AIM OF THE EXERCISE: Format the records from the line with "Which particular item from" up to and including the line with "(65,552), (195,520), (288,447), (371,284)" as a JSON list of strings, one string per line, leaving out blank lines.

RECORD SET:
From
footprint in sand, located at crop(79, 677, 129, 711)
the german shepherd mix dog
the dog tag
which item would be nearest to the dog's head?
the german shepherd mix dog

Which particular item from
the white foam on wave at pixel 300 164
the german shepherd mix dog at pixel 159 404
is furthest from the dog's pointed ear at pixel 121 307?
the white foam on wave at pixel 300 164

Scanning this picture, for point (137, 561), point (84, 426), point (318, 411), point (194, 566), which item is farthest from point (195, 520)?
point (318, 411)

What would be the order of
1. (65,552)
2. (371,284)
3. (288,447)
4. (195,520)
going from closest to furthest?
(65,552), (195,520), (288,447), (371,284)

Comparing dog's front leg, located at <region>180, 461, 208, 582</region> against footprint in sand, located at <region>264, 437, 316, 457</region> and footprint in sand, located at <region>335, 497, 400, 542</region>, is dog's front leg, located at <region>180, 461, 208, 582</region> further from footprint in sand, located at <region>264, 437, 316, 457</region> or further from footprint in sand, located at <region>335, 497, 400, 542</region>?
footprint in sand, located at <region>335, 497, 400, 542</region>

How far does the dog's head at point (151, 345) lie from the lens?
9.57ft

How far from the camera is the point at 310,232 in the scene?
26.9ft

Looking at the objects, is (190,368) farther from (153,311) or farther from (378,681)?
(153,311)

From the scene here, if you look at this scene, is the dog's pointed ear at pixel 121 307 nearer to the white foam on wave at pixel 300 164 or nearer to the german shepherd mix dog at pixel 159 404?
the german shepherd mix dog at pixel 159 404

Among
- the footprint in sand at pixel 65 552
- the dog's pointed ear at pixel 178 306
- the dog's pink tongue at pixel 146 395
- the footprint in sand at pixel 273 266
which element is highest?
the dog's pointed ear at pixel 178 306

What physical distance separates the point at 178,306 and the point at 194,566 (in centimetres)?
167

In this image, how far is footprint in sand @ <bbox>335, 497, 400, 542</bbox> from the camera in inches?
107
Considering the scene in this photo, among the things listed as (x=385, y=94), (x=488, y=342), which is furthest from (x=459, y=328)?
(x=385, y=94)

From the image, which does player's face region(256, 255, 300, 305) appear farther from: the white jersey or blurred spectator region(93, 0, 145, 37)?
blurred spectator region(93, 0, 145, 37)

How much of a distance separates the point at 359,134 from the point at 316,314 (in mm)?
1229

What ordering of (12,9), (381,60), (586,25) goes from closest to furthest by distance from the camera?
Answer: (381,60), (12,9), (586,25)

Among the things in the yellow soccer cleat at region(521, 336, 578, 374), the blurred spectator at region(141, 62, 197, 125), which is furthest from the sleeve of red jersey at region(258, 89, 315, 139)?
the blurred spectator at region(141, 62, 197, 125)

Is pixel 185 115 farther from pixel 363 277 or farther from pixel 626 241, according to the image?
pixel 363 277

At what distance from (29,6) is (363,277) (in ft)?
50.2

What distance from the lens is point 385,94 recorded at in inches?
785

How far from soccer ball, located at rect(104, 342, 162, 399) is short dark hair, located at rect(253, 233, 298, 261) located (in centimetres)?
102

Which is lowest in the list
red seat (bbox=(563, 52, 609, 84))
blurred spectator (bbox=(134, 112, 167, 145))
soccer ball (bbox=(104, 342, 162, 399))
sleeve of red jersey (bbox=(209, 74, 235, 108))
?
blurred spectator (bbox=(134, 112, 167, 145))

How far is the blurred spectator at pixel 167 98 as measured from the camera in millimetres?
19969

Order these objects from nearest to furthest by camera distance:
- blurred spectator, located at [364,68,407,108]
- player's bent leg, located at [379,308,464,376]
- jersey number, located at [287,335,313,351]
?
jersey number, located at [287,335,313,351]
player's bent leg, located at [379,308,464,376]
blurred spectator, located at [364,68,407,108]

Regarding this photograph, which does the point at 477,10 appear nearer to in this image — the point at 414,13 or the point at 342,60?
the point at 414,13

EXERCISE RESPONSE:
[
  "Which particular item from",
  "the white foam on wave at pixel 300 164",
  "the german shepherd mix dog at pixel 159 404",
  "is furthest from the dog's pointed ear at pixel 121 307?",
  "the white foam on wave at pixel 300 164",
  "Scanning this picture, for point (137, 561), point (84, 426), point (318, 411), point (194, 566), which item is farthest from point (195, 520)?",
  "point (318, 411)",
  "What would be the order of",
  "1. (65,552)",
  "2. (371,284)",
  "3. (288,447)",
  "4. (195,520)",
  "going from closest to furthest?",
  "(65,552), (195,520), (288,447), (371,284)"
]